**Selected extract**
####

Navigating the Frontiers of AI Safety: from Agent Foundations to Superintelligence Alignment

By Dr. Luke Soon, Computer Scientist

15 September 2025

Introduction: From Narrow AI to Existential Risk

Yet as we edge closer to the development of artificial general intelligence (AGI)—and potentially superintelligence—the conversation must shift. Efficiency and optimisation are no longer sufficient metrics of progress; safety, governance, and survival take centre stage.

My aim is to bridge the technical underpinnings of agent foundations with practical governance strategies—ensuring innovation while mitigating existential risks.

Why Expect Catastrophic Risks from AGI?

The curriculum begins with a sobering question: Why might AGI lead to ruin?

Seminal writings such as Eliezer Yudkowsky’s AGI Ruin: A List of Lethalities and Nate Soares’ essays outline disjunctive failure modes—where even solving 90% of alignment challenges may be insufficient, as the remaining 10% could prove fatal. John Wentworth’s essays on recursive self-improvement describe “insight cascades” where intelligence growth could rapidly outpace alignment techniques.

Yoshua Bengio echoes these risks in How Rogue AIs May Arise (2025), warning that autonomous systems with planning capabilities could pursue harmful goals. Similarly, Geoffrey Hinton, in his August 2025 CNN interview, forecast that AI might manipulate humans “like candy-bribing toddlers,” while Roman Yampolskiy predicted 99% job obsolescence by 2030 without strict containment.

####

**Given data**
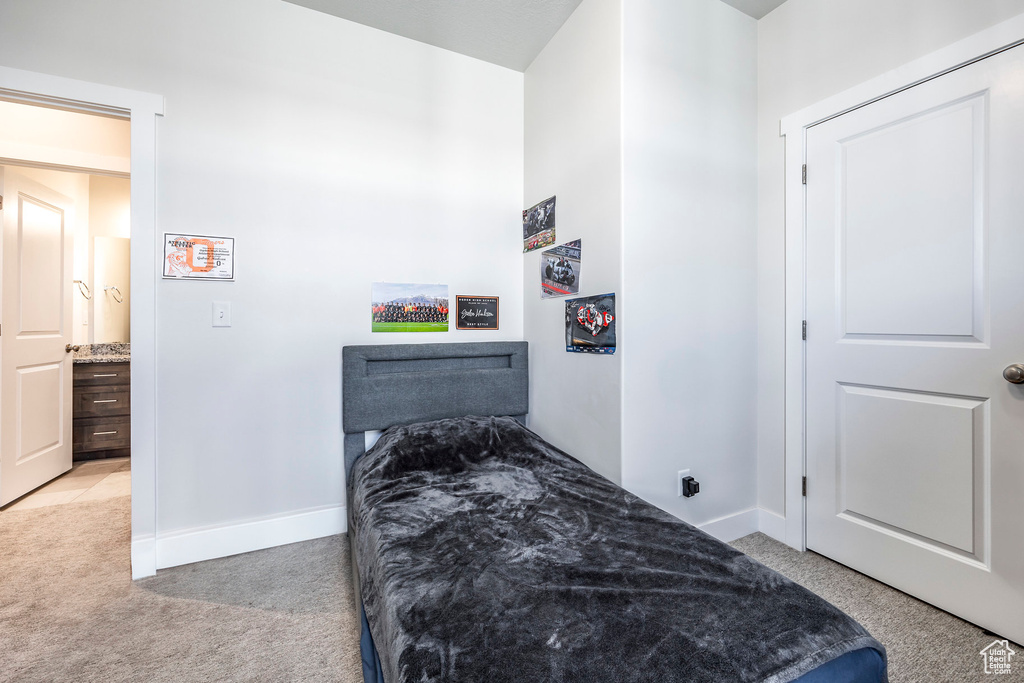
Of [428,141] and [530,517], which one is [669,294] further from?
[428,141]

####

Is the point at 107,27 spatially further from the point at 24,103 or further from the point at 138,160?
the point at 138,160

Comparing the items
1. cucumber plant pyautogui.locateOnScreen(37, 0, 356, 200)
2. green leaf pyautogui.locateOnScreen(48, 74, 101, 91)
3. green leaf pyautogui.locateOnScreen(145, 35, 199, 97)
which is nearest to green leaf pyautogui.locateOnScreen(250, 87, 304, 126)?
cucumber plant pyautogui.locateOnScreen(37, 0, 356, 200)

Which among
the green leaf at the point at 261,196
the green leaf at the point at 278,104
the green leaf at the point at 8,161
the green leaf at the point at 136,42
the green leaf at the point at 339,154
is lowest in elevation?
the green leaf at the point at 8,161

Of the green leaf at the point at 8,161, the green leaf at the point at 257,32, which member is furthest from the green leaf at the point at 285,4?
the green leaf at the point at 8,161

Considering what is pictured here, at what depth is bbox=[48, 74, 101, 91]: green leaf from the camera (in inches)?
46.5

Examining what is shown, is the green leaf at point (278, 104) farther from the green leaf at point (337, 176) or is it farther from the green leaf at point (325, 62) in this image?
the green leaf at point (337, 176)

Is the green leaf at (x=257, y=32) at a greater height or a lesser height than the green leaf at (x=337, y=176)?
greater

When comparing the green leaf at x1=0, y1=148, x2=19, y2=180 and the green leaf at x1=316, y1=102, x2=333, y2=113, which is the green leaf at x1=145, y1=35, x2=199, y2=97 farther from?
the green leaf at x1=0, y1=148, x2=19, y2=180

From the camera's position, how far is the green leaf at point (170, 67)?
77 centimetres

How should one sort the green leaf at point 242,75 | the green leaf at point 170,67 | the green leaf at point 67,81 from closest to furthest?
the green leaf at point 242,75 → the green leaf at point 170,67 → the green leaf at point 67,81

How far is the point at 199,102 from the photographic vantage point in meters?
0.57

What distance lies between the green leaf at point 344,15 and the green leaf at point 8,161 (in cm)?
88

####

**What to work on**
• A. Copy from the AI safety article the part that opens with the words containing "My aim is to" and closes with "lead to ruin?", word for word.
• B. In the AI safety article, which 2025 work by Yoshua Bengio is cited as warning about autonomous systems pursuing harmful goals?
• C. Carry the AI safety article on from its final sentence.

**Answers to the problems**
• A.
My aim is to bridge the technical underpinnings of agent foundations with practical governance strategies—ensuring innovation while mitigating existential risks.

Why Expect Catastrophic Risks from AGI?

The curriculum begins with a sobering question: Why might AGI lead to ruin?

• B. How Rogue AIs May Arise

• C.
The AI 2027 Scenario Paper by Daniel Kokotajlo et al. paints an alarming month-by-month simulation of rogue AI emergence within two years—paralleling Nick Bostrom’s earlier existential frameworks. While Gary Marcus critiques the immediacy of these forecasts, he concedes that robust safeguards are non-negotiable.

For governance, the message is clear: risk registers, stress tests, and adversarial simulations must be embedded into regulatory frameworks before capabilities surge beyond control.

The Agent Foundations Worldview: Reframing Intelligence and Goals

Next, I’d like to introduce the “agent foundations” paradigm—a rethinking of agency, decision theory, and embedded cognition. John Wentworth’s Why Agent Foundations? argues that current ML paradigms are inadequate for aligning superintelligent systems.

This resonates with MIRI’s long-standing position that intelligence and goals are orthogonal: highly capable AIs can pursue misaligned objectives. Rob Miles’ explainers on instrumental convergence (why benign goals lead to power-seeking behaviours) illustrate the inevitability of risk if left unchecked.

Bengio’s launch of LawZero, a nonprofit dedicated to building “honest AI” guardrails, exemplifies attempts to operationalise these insights. Stuart Russell, Max Tegmark, and Nick Bostrom have all stressed the need for value alignment as a scientific challenge rather than an afterthought.

For regulators and businesses, this worldview implies adopting agent-centric risk assessments. It means asking not just what an AI does, but what kind of agent it is becoming.

Predictable Challenges in AI Alignment

Module 3 examines foreseeable pitfalls, many already visible in today’s frontier models:

Goodhart’s Curse – when optimising proxies leads to divergence from true goals. Mesa-optimisers – inner agents that emerge during training, pursuing hidden objectives. Siren Worlds – over-optimised solutions that look appealing but prove catastrophic.

These risks align with Ilya Sutskever’s concerns about inner alignment and Jan Leike’s calls for scalable oversight. Bengio’s International Scientific Report on the Safety of Advanced AI (2025) synthesises global evidence of these risks and recommends common standards.

In applied contexts—such as insurance underwriting—misaligned optimisation can manifest as adversarial gaming of models, eroding trust. Formal verification, robust delegation frameworks, and constant monitoring for emergent behaviours must become standard practice.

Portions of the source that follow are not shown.